▶ Required task A:
Write out the portion of the power-supply thread that starts with "My main use" and continues through "caps maybe acceptable.".
▶ Required task B:
Answer these questions from the power-supply thread:
(i) What value were the output filter caps chosen at?
(ii) What value does the thread say the LED load resistor should be?
(iii) Which resistor does the reply suggest previous customers replace?

▶ Excerpted text:
(begin)

FYI, the reason the output filter caps were chosen at only 470 uF was quite deliberate. One common failure mode of linear audio amps is shorting of the power transistors due to overloads. This in turn is often caused by the amount of energy available in the filter caps of a conventional power supply, which must be large to reduce 60Hz ripple to acceptable levels. Fuses are often too slow to limit damaging energy from reaching the FETs, and fast protection circuits cause audible problems under some normal signal circumstances.
With a switching supply, the opportiunity exisats to provide sufficuient energy for any reasonable load and signal, yet limit the available energy to a level that can avoid transsitor damage. That was our intent. The ripple doesn't make it to the audio output by common mode rejection in the amp and in any case those frequencies are well out of the audio band.
Gertjan is correct - the LED load resistor should be a higher value, like 1 or 1.5K.
Reinhard Metz
With a switching supply, the opportiunity exisats to provide sufficuient energy for any reasonable load and signal, yet limit the available energy to a level that can avoid transsitor damage. That was our intent. The ripple doesn't make it to the audio output by common mode rejection in the amp and in any case those frequencies are well out of the audio band.
Gertjan is correct - the LED load resistor should be a higher value, like 1 or 1.5K.
Reinhard Metz
rmetz said:
Hello Reinhard,
Thanks for the comments, maybe you could/should notify your previous customers to replace R40 with a 1k or a 1.5k resistor.
I agree with your comments on why you use 2x470uF per rail, in combination with a shutdown that is for example triggered by a DC protection circuit, the amp/speakers can be protected without using any relays in the signal path or in the supply path. Good amps have good PSRR so the ripple should be no issue.
My main use for the shutdown mode would be to connect it later to a DC detection circuit. Say the amps outputs DC but draw not enough current to trigger the overcurrent protection, say 10A or so. It will take probably at least something in the order of 100-200ms, maybe even longer, to detect DC since you don't want to trigger the DC protection for a 20Hz (or lower) home theater bass signal, so you will have a big current running for at least a few 100ms before the DC protection detects it. If the supply is then shutdown, the 2x470uF caps will be drained empty quickly. However, even a 10.000uF cap that is loaded with say 10A, will be drained in less than 100ms. Since it already takes several hundred ms to detect DC, I think that additional time to drain the 10.000uF caps maybe acceptable.

(end)

(Collected data)

(begin)

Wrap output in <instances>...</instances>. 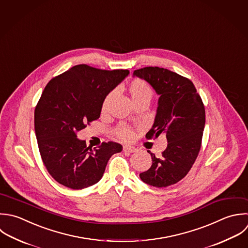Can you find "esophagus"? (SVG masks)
Segmentation results:
<instances>
[{
  "instance_id": "1",
  "label": "esophagus",
  "mask_w": 248,
  "mask_h": 248,
  "mask_svg": "<svg viewBox=\"0 0 248 248\" xmlns=\"http://www.w3.org/2000/svg\"><path fill=\"white\" fill-rule=\"evenodd\" d=\"M137 150L131 146H124V153H128V154H131V153H135Z\"/></svg>"
}]
</instances>
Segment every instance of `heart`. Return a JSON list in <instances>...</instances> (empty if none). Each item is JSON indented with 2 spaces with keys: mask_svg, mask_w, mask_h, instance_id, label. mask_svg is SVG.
Wrapping results in <instances>:
<instances>
[{
  "mask_svg": "<svg viewBox=\"0 0 248 248\" xmlns=\"http://www.w3.org/2000/svg\"><path fill=\"white\" fill-rule=\"evenodd\" d=\"M127 92H128L129 96H130L132 102L134 103V105H137L142 102H150L154 95V91H153L152 87L147 82H145L144 80H141V79L133 80L129 84V86L127 88ZM113 96H114V93H110L105 97V99L103 100L102 106H101L102 112H105L107 110ZM117 134L123 140H130L133 136V132L131 131V129L126 126H121L118 129Z\"/></svg>",
  "mask_w": 248,
  "mask_h": 248,
  "instance_id": "1",
  "label": "heart"
}]
</instances>
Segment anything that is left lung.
I'll use <instances>...</instances> for the list:
<instances>
[{"label":"left lung","instance_id":"obj_1","mask_svg":"<svg viewBox=\"0 0 248 248\" xmlns=\"http://www.w3.org/2000/svg\"><path fill=\"white\" fill-rule=\"evenodd\" d=\"M133 76L147 81L159 95L147 139L164 134L168 142L160 157L148 151L153 164L140 179L155 187L175 185L187 175L198 156L206 122L203 101L189 79L166 68L148 66L134 70Z\"/></svg>","mask_w":248,"mask_h":248}]
</instances>
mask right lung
Returning a JSON list of instances; mask_svg holds the SVG:
<instances>
[{
  "instance_id": "1",
  "label": "right lung",
  "mask_w": 248,
  "mask_h": 248,
  "mask_svg": "<svg viewBox=\"0 0 248 248\" xmlns=\"http://www.w3.org/2000/svg\"><path fill=\"white\" fill-rule=\"evenodd\" d=\"M128 74L78 64L46 85L34 110V130L42 161L59 184L71 189L93 186L110 157L122 152L115 142L92 150L77 132L100 117L103 100Z\"/></svg>"
}]
</instances>
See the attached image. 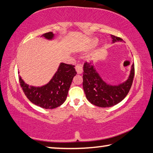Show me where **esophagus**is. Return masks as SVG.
I'll return each mask as SVG.
<instances>
[{
	"instance_id": "1",
	"label": "esophagus",
	"mask_w": 153,
	"mask_h": 153,
	"mask_svg": "<svg viewBox=\"0 0 153 153\" xmlns=\"http://www.w3.org/2000/svg\"><path fill=\"white\" fill-rule=\"evenodd\" d=\"M76 70L77 74H81L83 71V67L81 64H77L76 66Z\"/></svg>"
}]
</instances>
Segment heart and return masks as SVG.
<instances>
[{
  "mask_svg": "<svg viewBox=\"0 0 153 153\" xmlns=\"http://www.w3.org/2000/svg\"><path fill=\"white\" fill-rule=\"evenodd\" d=\"M98 43V39H93L91 40V42H90V46H95Z\"/></svg>",
  "mask_w": 153,
  "mask_h": 153,
  "instance_id": "obj_1",
  "label": "heart"
}]
</instances>
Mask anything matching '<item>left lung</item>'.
Listing matches in <instances>:
<instances>
[{
	"label": "left lung",
	"instance_id": "8db88e82",
	"mask_svg": "<svg viewBox=\"0 0 153 153\" xmlns=\"http://www.w3.org/2000/svg\"><path fill=\"white\" fill-rule=\"evenodd\" d=\"M113 43L122 42L120 37L111 35ZM83 72V88L88 101L97 107H110L118 104L128 94L134 77V64L128 79L119 85H110L104 82L92 63L86 62Z\"/></svg>",
	"mask_w": 153,
	"mask_h": 153
}]
</instances>
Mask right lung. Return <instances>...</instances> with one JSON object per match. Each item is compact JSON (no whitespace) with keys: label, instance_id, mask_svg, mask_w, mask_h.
<instances>
[{"label":"right lung","instance_id":"right-lung-1","mask_svg":"<svg viewBox=\"0 0 153 153\" xmlns=\"http://www.w3.org/2000/svg\"><path fill=\"white\" fill-rule=\"evenodd\" d=\"M42 36L48 40H53L55 34L50 32L44 33ZM74 67L61 63L51 81L41 87L30 86L19 76L21 87L33 104L46 109L56 108L65 101L72 80L77 74Z\"/></svg>","mask_w":153,"mask_h":153}]
</instances>
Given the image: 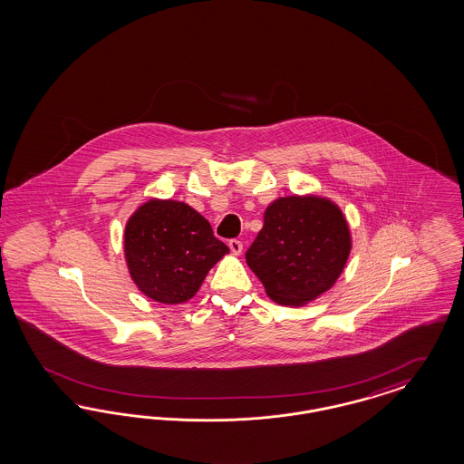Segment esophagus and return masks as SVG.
<instances>
[{"mask_svg":"<svg viewBox=\"0 0 464 464\" xmlns=\"http://www.w3.org/2000/svg\"><path fill=\"white\" fill-rule=\"evenodd\" d=\"M227 245H229V248H231V252H233V254H237V256L241 254V250H243V243H241L240 240H237V238H235V240H229Z\"/></svg>","mask_w":464,"mask_h":464,"instance_id":"esophagus-1","label":"esophagus"}]
</instances>
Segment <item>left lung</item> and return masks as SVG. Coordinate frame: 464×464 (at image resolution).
<instances>
[{
    "label": "left lung",
    "mask_w": 464,
    "mask_h": 464,
    "mask_svg": "<svg viewBox=\"0 0 464 464\" xmlns=\"http://www.w3.org/2000/svg\"><path fill=\"white\" fill-rule=\"evenodd\" d=\"M350 250L348 223L331 200L293 195L266 208L245 258L274 302L304 304L336 283Z\"/></svg>",
    "instance_id": "obj_1"
}]
</instances>
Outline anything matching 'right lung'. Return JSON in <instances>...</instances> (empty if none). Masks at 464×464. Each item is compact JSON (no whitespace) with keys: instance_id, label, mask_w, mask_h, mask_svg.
I'll list each match as a JSON object with an SVG mask.
<instances>
[{"instance_id":"obj_1","label":"right lung","mask_w":464,"mask_h":464,"mask_svg":"<svg viewBox=\"0 0 464 464\" xmlns=\"http://www.w3.org/2000/svg\"><path fill=\"white\" fill-rule=\"evenodd\" d=\"M227 252L206 218L175 200H149L125 229L130 276L145 296L160 304L190 300Z\"/></svg>"}]
</instances>
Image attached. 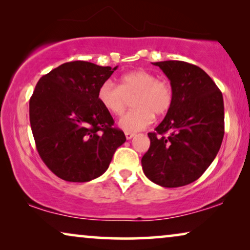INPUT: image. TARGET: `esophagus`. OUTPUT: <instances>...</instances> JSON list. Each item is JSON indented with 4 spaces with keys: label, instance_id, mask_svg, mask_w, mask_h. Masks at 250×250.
<instances>
[{
    "label": "esophagus",
    "instance_id": "34e87169",
    "mask_svg": "<svg viewBox=\"0 0 250 250\" xmlns=\"http://www.w3.org/2000/svg\"><path fill=\"white\" fill-rule=\"evenodd\" d=\"M125 136H126V139H127V140H131L132 138H134L135 134H134V133H131V132H125Z\"/></svg>",
    "mask_w": 250,
    "mask_h": 250
}]
</instances>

(end)

▶ Exercise output A:
My main use for the shutdown mode would be to connect it later to a DC detection circuit. Say the amps outputs DC but draw not enough current to trigger the overcurrent protection, say 10A or so. It will take probably at least something in the order of 100-200ms, maybe even longer, to detect DC since you don't want to trigger the DC protection for a 20Hz (or lower) home theater bass signal, so you will have a big current running for at least a few 100ms before the DC protection detects it. If the supply is then shutdown, the 2x470uF caps will be drained empty quickly. However, even a 10.000uF cap that is loaded with say 10A, will be drained in less than 100ms. Since it already takes several hundred ms to detect DC, I think that additional time to drain the 10.000uF caps maybe acceptable.

▶ Exercise output B:
(i) 470 uF
(ii) A higher value, like 1 or 1.5K
(iii) R40